HTC One X and EVO 4G LTE Releases Potentially Delayed by US Customs Due to Patent Issues

May 16, 2012

While the patent wars continue to rage on, we’ve largely left them uncovered – it’s just a bunch of lawyers filing briefs and arguing against each other in court, and nothing really comes out of it because the situation also changes on a day-to-day basis, and while mutually assured destruction is possible, it’s more likely that money will exchange hands, designs will slightly change, and the world will keep on turning.

However, when the patent war starts to directly affect consumers, then it must be reported, and US customers are getting their first taste of the drawbacks of the war: the HTC One X and Evo 4G LTE are currently being held in US Customs while they investigate whether the devices violate US patents.

See, Apple won an exclusion order that blocked importation of HTC Android devices due to a Sense UI feature that popped up a menu when a phone number is tapped for texting or calling that number.
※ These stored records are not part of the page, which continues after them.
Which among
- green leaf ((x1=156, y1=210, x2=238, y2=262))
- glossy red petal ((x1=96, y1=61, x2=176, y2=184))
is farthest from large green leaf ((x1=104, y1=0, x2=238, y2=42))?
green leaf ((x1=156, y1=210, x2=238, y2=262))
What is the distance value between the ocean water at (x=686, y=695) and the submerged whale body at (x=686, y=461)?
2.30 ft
Apple owns the patent on it, and right now US Customs is investigating to see if these new devices violate patents. Because the process is confidential – and not subject to Freedom of Information Act requests – we won’t know the results unless or until HTC can sell the phone.
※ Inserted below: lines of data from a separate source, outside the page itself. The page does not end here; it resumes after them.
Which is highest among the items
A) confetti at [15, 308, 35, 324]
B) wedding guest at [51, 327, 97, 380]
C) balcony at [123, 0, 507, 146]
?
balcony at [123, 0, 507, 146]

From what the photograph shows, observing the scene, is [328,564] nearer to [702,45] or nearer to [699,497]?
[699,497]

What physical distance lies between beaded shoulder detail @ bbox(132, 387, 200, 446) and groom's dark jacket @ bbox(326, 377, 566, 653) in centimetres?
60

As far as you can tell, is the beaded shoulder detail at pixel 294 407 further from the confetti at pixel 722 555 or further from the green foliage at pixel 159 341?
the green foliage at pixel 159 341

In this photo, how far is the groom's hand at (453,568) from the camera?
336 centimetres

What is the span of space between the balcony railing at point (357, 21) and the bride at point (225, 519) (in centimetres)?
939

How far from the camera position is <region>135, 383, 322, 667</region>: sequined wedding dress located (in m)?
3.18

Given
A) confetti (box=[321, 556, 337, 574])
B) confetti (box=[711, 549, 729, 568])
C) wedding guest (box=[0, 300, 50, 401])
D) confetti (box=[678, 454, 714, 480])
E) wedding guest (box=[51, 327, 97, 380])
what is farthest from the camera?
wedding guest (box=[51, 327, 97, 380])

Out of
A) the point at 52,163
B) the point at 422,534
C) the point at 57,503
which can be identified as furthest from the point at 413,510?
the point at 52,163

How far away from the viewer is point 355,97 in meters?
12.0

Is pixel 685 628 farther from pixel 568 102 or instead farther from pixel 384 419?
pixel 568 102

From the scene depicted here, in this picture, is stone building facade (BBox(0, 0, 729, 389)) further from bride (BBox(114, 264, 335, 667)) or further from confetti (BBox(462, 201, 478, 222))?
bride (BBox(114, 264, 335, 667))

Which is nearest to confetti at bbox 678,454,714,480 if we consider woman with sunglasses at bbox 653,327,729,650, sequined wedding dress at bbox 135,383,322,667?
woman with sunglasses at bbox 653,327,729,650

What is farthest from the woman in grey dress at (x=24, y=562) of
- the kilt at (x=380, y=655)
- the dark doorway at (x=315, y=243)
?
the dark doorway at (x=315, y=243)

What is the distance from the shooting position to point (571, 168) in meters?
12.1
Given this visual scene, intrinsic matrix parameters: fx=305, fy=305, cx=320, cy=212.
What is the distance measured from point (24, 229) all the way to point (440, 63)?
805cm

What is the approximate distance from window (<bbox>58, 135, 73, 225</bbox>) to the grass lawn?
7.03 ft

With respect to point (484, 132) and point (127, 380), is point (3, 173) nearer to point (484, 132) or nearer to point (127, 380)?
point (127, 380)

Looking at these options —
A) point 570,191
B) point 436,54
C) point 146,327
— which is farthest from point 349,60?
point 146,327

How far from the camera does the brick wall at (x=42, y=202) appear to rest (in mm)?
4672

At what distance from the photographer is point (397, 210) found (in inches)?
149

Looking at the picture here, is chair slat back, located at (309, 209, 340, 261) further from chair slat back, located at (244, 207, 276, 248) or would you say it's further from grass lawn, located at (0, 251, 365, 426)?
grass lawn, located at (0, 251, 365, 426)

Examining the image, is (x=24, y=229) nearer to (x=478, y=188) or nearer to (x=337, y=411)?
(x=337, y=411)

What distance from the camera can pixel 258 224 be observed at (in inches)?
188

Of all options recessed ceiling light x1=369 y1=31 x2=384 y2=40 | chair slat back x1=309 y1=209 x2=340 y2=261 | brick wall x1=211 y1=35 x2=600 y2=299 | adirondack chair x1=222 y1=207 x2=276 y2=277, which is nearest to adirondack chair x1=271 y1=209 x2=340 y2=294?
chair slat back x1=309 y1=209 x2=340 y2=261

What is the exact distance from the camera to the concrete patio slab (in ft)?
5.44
Of course, for the end user, this could wind up a mess if phones are blocked from import, with features removed when they do reach our shores. As well, depending on how HTC reacts to this (because Apple is violating patents themselves), if they try to block iPhones as a revenge move, or if other manufacturers try to pull the same thing, then the potential for mutually assured destruction – severely delayed and/or crippled phone releases – does exist, and that would be a poor outcome for all involved.

Of course, patents on technology have been problematic before – Apple paid a lot of money to resolve a case over a Creative patent on MP3 players’ interfaces in the past decade. So money could exchange hands, and ultimately consumers won’t see the brunt of it, and everything is harmony until someone else comes up with a new innovation that someone else claims violates their patent, and the world will keep on turning. We can only hope that’s the case.